FIG. 3 shows the results of the relationship between frequency (Hz) and input level (dBV) observed with the condenser microphone of the embodiment shown in FIG. 1. A line G3 in FIG. 3 indicates the results of observed open voltage sensitivity using a measurement device having an input impedance of 100 kΩ. In the case of a variable frequency ranging from 20 Hz to 200 kHz at an input level of 30 dBV and an electrostatic capacitance of a condenser microphone unit of 18 pF, the fluctuation of the electrostatic capacitance is approximately 0.4 pF. A line G4 indicates the results observed at a load of 600Ω. The line G4 indicates that the output impedance of the condenser microphone of the embodiment is sufficiently small at 44Ω. Thus, the condenser microphone of the embodiment is of a practical level.

Claims

What is claimed is:

1. A condenser microphone comprising:

a microphone unit;

an impedance converter connected to the microphone unit comprising a FET;

a constant-voltage circuit; and

an output circuit comprising an emitter-follower circuit having at least one transistor,

the at least one transistor having an emitter terminal provided with the constant-voltage circuit;

wherein the FET of the impedance converter is operated by a voltage supplied from the constant-voltage circuit.

2. The condenser microphone according to claim 1, wherein

the emitter-follower circuit of the output circuit is connected to a first output terminal of the microphone unit;

the output circuit further comprises a second emitter-follower circuit having at least one transistor with an emitter terminal and which is connected to a second output terminal of the microphone unit; and

an output signal from the output circuit is balance-output from the emitter terminals of the at least one transistors of the first and second emitter-follower circuits.

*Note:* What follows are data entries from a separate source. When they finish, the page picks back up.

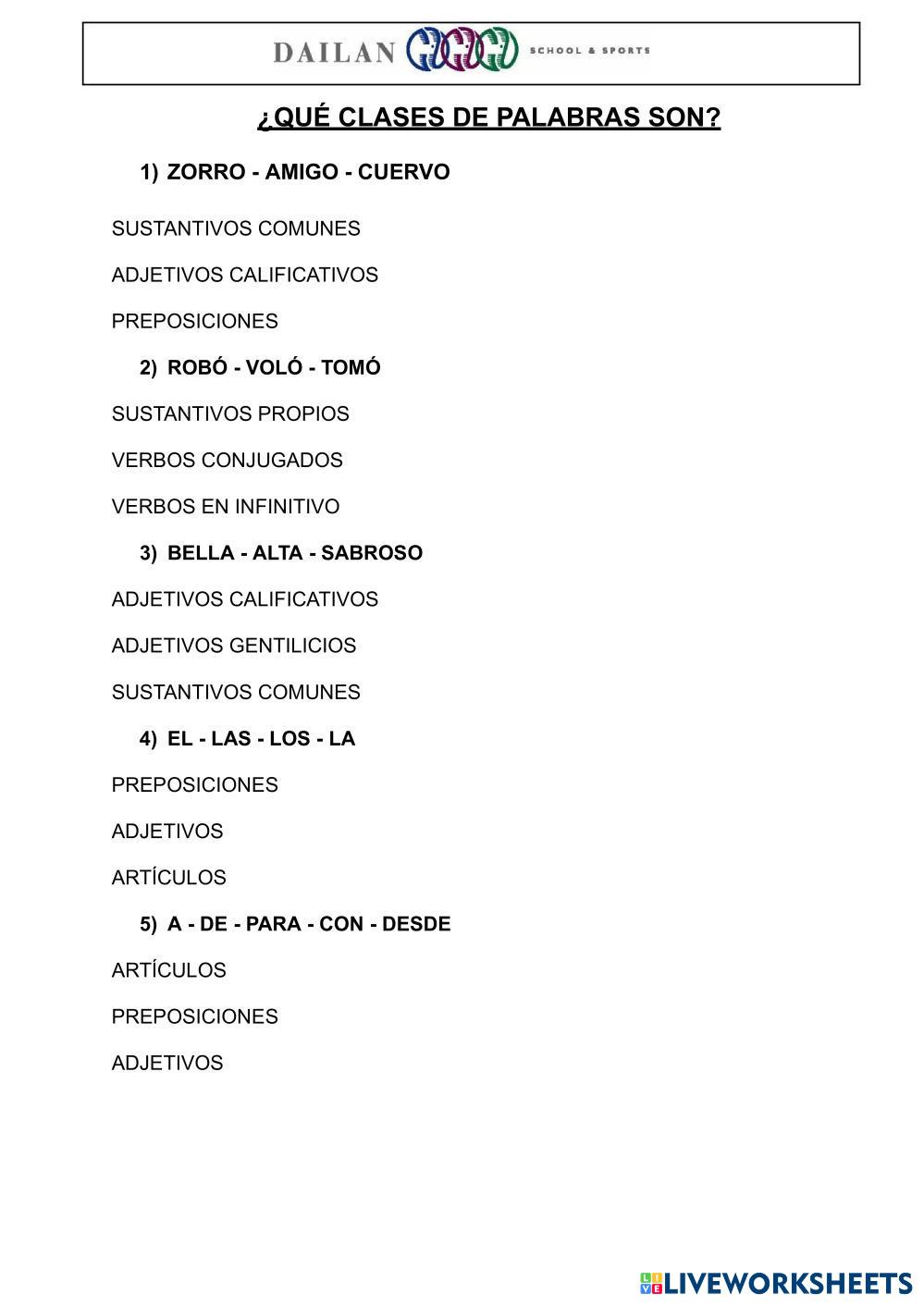 DAILAN SCHOOL & SPORTS

¿QUÉ CLASES DE PALABRAS SON?

1) ZORRO - AMIGO - CUERVO

SUSTANTIVOS COMUNES

ADJETIVOS CALIFICATIVOS

PREPOSICIONES

2) ROBÓ - VOLÓ - TOMÓ

SUSTANTIVOS PROPIOS

VERBOS CONJUGADOS

VERBOS EN INFINITIVO

3) BELLA - ALTA - SABROSO

ADJETIVOS CALIFICATIVOS

ADJETIVOS GENTILICIOS

SUSTANTIVOS COMUNES

4) EL - LAS - LOS - LA

PREPOSICIONES

ADJETIVOS

ARTÍCULOS

5) A - DE - PARA - CON - DESDE

ARTÍCULOS

PREPOSICIONES

ADJETIVOS

LIVEWORKSHEETS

3. The condenser microphone according to claim 1, wherein

the constant-voltage circuit comprises a diode;

the diode has a cathode connected to the emitter terminal of the at least one transistor; and

the diode has an anode connected to a supply resistor of a phantom power source.

4. The condenser microphone according to claim 1, wherein the at least one transistor has the emitter terminal connected in series with the constant-voltage circuit.